Work instructions:
Find all lines in the records that include the word "Logo", and copy them out.

────────

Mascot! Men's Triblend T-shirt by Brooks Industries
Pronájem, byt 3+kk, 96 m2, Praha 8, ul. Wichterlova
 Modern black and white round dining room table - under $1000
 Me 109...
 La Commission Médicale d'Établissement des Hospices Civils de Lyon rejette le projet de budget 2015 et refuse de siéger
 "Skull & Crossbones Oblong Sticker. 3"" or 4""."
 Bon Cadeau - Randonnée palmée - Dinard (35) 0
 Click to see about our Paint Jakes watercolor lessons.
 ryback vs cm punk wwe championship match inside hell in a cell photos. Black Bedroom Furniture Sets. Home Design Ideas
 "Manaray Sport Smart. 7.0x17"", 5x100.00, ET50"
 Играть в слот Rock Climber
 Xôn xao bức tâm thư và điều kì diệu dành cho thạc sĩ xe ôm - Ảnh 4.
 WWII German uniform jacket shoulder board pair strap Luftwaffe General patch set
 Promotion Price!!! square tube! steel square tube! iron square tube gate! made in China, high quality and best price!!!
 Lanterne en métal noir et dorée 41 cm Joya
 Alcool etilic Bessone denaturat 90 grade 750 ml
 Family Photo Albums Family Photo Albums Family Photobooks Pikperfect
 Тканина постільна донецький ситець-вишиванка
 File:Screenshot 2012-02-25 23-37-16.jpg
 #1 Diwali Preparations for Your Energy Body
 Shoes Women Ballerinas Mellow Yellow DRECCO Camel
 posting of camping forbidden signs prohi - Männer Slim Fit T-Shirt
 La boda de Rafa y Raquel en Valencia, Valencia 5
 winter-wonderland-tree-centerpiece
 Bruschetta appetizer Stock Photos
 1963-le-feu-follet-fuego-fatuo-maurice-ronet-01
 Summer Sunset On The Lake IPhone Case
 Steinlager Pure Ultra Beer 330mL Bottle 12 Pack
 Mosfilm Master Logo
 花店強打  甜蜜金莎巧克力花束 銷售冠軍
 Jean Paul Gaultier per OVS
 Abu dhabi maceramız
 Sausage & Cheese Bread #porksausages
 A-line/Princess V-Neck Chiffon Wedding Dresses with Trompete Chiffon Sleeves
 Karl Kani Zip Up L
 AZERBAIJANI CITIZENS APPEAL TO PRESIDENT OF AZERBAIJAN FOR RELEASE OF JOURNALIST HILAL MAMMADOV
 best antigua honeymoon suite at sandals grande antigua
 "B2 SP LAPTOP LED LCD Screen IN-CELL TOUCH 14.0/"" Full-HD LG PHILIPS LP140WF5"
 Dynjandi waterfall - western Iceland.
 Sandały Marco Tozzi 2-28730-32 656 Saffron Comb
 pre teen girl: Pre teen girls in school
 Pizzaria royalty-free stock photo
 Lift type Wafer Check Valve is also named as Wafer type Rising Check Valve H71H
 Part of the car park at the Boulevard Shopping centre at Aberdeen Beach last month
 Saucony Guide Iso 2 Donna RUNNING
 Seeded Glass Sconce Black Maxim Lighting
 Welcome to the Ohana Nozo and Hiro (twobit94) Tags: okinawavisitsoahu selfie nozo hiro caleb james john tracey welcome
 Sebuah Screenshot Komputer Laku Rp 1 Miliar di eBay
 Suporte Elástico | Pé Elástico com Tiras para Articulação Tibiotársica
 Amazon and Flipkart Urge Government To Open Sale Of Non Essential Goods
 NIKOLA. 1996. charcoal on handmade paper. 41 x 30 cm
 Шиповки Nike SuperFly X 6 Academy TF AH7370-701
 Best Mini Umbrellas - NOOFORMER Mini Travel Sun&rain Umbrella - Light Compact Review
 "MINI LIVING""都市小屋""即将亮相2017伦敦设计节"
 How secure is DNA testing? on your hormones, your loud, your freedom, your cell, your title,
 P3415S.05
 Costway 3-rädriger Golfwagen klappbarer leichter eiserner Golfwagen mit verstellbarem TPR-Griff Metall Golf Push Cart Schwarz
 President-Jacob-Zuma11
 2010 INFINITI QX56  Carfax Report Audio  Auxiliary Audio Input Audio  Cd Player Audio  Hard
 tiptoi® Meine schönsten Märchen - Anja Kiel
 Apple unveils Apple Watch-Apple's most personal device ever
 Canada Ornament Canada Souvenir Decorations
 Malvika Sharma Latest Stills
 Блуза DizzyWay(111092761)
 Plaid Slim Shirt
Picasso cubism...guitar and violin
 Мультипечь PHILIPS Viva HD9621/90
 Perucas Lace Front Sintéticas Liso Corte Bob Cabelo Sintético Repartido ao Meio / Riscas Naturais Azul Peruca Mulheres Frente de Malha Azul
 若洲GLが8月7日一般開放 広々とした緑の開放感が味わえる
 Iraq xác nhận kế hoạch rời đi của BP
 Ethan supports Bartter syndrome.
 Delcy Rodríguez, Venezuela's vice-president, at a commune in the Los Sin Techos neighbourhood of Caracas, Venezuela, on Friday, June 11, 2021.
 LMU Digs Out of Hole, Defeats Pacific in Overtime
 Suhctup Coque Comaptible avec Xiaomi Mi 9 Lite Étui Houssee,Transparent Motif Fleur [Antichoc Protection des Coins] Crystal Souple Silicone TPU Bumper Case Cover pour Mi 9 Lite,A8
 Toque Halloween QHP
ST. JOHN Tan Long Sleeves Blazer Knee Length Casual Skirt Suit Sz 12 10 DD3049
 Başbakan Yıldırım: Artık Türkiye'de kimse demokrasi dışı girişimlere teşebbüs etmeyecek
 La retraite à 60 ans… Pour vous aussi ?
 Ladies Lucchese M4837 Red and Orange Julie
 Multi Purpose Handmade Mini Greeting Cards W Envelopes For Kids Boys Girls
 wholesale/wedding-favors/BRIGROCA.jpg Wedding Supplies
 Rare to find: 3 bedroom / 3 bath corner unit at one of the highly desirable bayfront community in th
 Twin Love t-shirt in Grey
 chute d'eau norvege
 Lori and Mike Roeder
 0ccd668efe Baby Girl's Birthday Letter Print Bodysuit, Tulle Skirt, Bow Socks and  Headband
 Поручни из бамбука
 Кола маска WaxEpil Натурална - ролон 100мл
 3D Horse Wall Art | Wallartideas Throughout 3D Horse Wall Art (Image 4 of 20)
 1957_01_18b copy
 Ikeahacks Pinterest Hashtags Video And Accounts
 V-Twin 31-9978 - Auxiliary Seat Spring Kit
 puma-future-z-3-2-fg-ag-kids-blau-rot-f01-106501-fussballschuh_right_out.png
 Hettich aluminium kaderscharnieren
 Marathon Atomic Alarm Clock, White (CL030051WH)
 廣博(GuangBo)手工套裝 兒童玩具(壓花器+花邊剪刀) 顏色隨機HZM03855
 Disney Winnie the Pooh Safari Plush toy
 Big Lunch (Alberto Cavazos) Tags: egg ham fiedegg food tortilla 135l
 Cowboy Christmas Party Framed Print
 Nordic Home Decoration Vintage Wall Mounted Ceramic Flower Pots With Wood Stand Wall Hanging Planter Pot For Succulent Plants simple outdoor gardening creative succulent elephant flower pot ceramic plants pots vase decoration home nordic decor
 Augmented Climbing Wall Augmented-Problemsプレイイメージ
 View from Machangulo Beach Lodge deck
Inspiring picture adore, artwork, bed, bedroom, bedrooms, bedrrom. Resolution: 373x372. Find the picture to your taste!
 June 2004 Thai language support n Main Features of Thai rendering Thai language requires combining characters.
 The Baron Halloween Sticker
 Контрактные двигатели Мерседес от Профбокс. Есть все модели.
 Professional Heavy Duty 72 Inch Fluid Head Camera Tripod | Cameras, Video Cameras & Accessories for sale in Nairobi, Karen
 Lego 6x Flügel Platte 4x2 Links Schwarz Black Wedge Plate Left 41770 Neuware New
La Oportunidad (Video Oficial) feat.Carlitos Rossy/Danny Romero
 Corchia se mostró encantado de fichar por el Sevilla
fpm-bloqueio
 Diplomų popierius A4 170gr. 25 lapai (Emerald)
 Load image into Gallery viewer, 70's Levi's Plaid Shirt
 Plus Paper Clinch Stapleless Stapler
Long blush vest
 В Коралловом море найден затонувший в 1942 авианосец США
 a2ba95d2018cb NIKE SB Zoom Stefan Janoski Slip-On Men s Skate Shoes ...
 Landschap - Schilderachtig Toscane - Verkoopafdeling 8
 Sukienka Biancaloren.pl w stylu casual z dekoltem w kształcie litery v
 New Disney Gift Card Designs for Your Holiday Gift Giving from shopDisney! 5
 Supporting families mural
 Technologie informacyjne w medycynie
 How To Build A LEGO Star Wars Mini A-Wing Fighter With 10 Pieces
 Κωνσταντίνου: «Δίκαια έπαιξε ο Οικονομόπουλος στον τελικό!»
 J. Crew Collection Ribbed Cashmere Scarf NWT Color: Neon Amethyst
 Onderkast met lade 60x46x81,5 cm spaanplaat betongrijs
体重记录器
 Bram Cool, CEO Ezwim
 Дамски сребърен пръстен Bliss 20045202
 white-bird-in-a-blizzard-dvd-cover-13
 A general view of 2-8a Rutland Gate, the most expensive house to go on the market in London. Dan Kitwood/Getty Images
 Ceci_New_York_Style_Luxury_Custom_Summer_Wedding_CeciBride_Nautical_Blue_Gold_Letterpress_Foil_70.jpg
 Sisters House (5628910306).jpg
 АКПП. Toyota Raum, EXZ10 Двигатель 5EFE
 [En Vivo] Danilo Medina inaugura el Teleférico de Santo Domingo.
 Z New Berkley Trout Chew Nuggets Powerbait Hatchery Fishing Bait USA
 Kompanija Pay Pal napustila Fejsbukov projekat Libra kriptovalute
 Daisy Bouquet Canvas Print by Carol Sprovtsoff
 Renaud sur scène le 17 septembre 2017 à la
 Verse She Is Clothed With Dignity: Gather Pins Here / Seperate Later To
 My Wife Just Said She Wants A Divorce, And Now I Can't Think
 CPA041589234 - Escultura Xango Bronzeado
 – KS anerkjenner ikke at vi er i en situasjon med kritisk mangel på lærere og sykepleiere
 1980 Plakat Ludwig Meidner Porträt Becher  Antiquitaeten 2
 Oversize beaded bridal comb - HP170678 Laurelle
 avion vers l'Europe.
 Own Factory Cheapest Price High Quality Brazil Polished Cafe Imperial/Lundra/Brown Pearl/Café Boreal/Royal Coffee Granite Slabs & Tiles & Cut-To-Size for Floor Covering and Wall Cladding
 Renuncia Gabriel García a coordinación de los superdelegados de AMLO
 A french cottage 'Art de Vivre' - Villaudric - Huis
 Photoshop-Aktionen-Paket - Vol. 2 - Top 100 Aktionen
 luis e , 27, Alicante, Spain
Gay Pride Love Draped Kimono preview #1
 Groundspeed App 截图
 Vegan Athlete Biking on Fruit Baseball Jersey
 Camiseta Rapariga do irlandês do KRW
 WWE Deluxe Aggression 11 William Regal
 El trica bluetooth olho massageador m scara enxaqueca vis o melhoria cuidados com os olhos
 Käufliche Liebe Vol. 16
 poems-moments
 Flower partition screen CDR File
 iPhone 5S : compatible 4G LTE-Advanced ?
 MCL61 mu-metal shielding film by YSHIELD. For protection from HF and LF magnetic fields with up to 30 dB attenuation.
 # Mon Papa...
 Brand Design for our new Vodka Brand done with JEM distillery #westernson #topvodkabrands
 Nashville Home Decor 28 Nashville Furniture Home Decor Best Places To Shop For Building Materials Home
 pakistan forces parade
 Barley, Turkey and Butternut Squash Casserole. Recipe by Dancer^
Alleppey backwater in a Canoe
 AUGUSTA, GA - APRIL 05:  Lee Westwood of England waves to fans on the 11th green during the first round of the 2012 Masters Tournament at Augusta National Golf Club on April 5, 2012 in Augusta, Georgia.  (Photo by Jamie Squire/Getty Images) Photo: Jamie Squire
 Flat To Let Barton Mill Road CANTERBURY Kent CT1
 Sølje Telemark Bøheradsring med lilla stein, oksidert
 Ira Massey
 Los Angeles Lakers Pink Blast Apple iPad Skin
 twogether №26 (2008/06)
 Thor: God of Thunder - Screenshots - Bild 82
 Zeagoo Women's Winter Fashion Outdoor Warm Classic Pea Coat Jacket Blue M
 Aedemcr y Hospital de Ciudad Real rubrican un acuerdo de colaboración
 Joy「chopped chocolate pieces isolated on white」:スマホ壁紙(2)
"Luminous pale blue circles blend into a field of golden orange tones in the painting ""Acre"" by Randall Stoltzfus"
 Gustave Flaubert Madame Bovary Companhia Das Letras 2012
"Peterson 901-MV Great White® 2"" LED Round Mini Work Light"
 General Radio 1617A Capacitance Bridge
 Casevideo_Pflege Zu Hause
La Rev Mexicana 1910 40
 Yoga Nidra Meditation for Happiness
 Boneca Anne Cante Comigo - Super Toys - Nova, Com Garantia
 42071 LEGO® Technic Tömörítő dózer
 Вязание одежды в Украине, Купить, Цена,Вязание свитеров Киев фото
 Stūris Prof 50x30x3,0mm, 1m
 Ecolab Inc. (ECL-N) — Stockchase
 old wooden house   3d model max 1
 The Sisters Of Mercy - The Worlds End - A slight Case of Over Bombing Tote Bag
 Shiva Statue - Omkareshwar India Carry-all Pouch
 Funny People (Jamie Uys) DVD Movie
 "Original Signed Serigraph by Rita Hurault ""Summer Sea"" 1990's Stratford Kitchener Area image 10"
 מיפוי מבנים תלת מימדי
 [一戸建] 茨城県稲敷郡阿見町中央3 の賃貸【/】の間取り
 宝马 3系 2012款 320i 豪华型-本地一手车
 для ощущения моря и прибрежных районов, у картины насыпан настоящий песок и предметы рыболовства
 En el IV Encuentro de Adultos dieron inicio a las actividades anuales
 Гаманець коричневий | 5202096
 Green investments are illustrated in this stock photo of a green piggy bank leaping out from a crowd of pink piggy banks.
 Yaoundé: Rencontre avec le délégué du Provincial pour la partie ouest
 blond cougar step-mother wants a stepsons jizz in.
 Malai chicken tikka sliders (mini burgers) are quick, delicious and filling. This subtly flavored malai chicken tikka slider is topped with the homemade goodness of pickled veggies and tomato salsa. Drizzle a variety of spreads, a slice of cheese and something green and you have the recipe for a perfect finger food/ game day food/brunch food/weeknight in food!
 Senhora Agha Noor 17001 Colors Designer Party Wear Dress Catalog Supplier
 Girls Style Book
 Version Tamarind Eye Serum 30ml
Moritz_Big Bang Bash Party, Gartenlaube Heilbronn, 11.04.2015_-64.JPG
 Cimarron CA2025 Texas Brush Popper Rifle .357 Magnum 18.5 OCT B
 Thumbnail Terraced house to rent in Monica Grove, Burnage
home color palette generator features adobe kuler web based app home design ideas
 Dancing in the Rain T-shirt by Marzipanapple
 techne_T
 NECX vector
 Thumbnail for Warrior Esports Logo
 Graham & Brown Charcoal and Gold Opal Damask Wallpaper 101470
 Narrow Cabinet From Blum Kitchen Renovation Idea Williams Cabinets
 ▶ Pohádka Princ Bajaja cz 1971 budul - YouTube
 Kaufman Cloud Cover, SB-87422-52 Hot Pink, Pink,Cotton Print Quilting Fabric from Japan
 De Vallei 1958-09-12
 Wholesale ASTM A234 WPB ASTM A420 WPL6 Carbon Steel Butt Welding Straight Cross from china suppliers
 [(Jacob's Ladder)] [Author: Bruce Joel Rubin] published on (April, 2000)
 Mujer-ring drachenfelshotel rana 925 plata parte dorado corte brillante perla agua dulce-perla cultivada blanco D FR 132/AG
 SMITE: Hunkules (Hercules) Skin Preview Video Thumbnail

────────

Reply to the task:
 Mosfilm Master Logo
 Thumbnail for Warrior Esports Logo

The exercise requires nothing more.